The joys, heartbreaks and self-discovery that transformed their lives are detailed in Roxanne Bok’s pastoral memoir HORSEKEEPING. Elements of Emersonian introspection mingle with Bok’s keen eye for the lush landscape and humor for the less-than-tidy aspects of being a gentlewoman farmer.
Anyone who has lived through home restoration will appreciate what it takes to restore an entire farm, from the mall-sized stable down to the riding rings, outbuildings and caretaker’s cottage. Bok is delightfully direct as she describes watching the farm come back to life as uninvited wildlife, accumulated mess and years of neglect are forcibly evicted.

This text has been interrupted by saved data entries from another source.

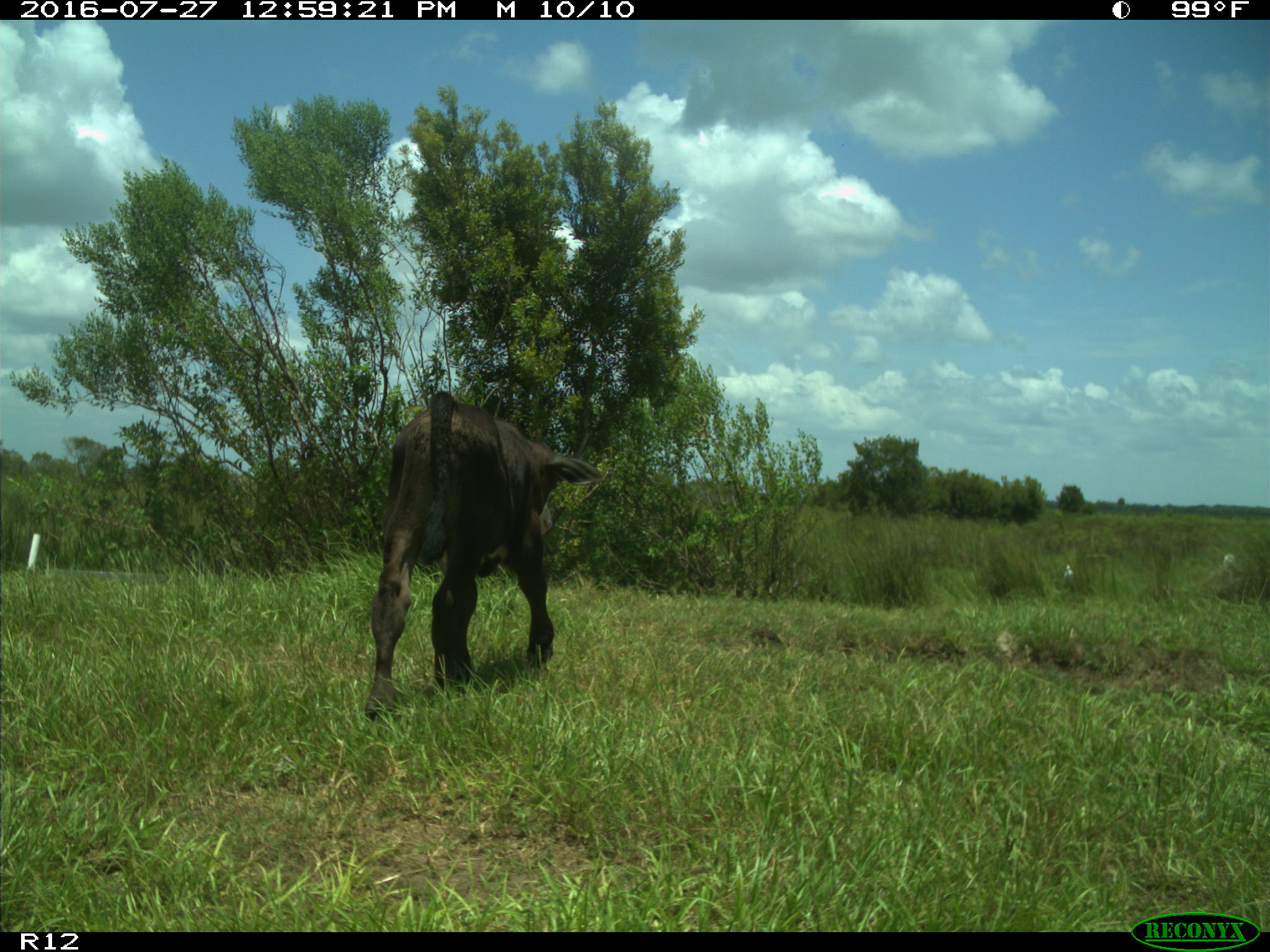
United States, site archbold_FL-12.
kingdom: Animalia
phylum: Chordata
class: Mammalia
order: Artiodactyla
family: Bovidae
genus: Bos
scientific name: Bos taurus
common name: domestic cow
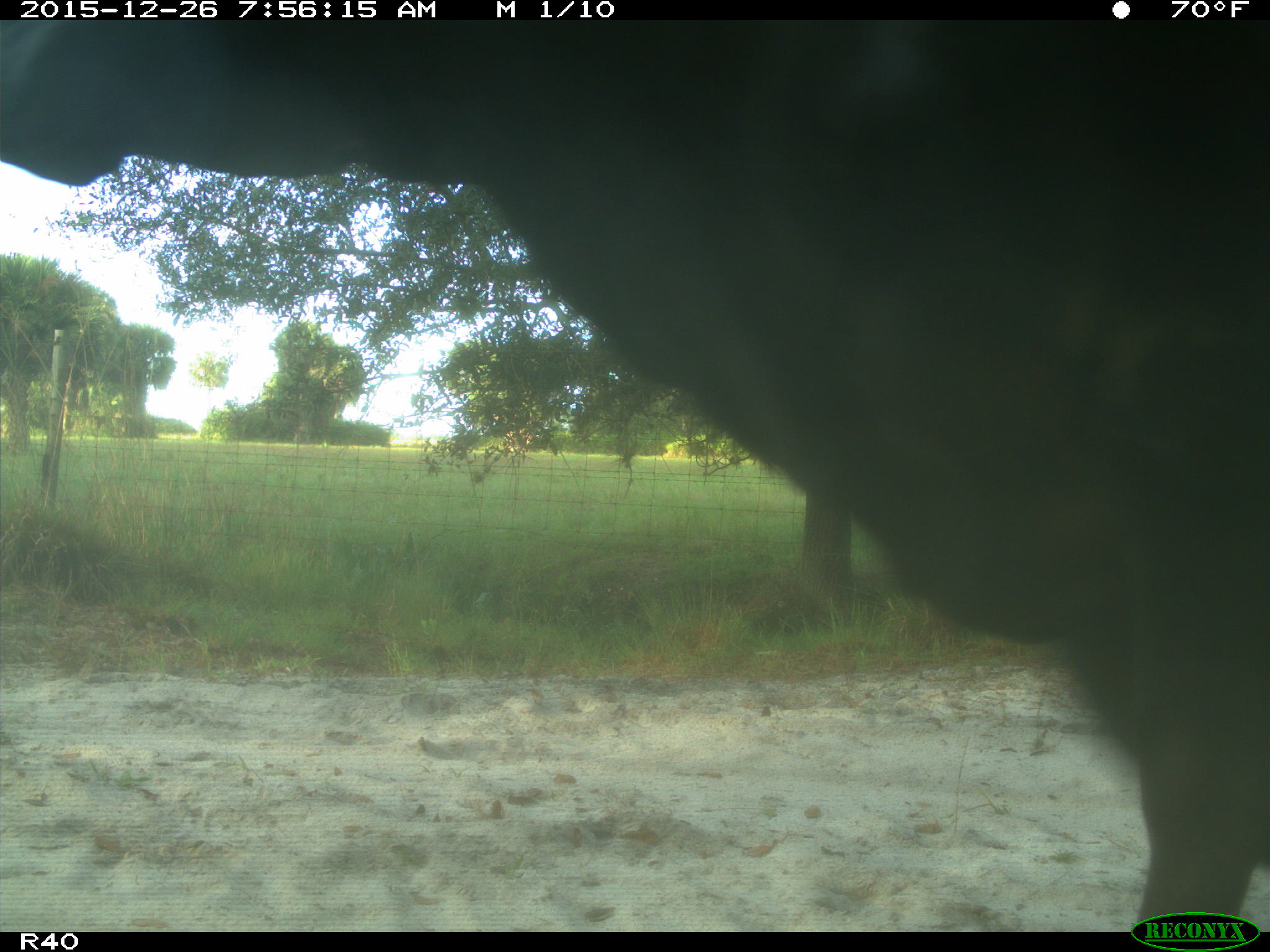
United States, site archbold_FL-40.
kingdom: Animalia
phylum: Chordata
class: Mammalia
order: Artiodactyla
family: Bovidae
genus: Bos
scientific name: Bos taurus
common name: domestic cow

The introduction of horses – and all that goes with them – to the newly named Weatogue Stables sheds a light on what makes some people go “horse crazy.” Starting with a charming pony and a lovable horse named for a giant rodent, Bok and her children begin the fundamentals of “horsekeeping.” But along with the pleasures of caring for and raising horses, dogs, cats and rabbits comes the possibility of loss, and Bok must confront her own fears left by the death of her young mother, even as she helps her own son and daughter understand the joys and sorrows of living with nature.
As the family grows as equestrians and learns the ropes of showmanship and competition, they learn what it really means to be a part of the land, the community and a world too few of us get to enter.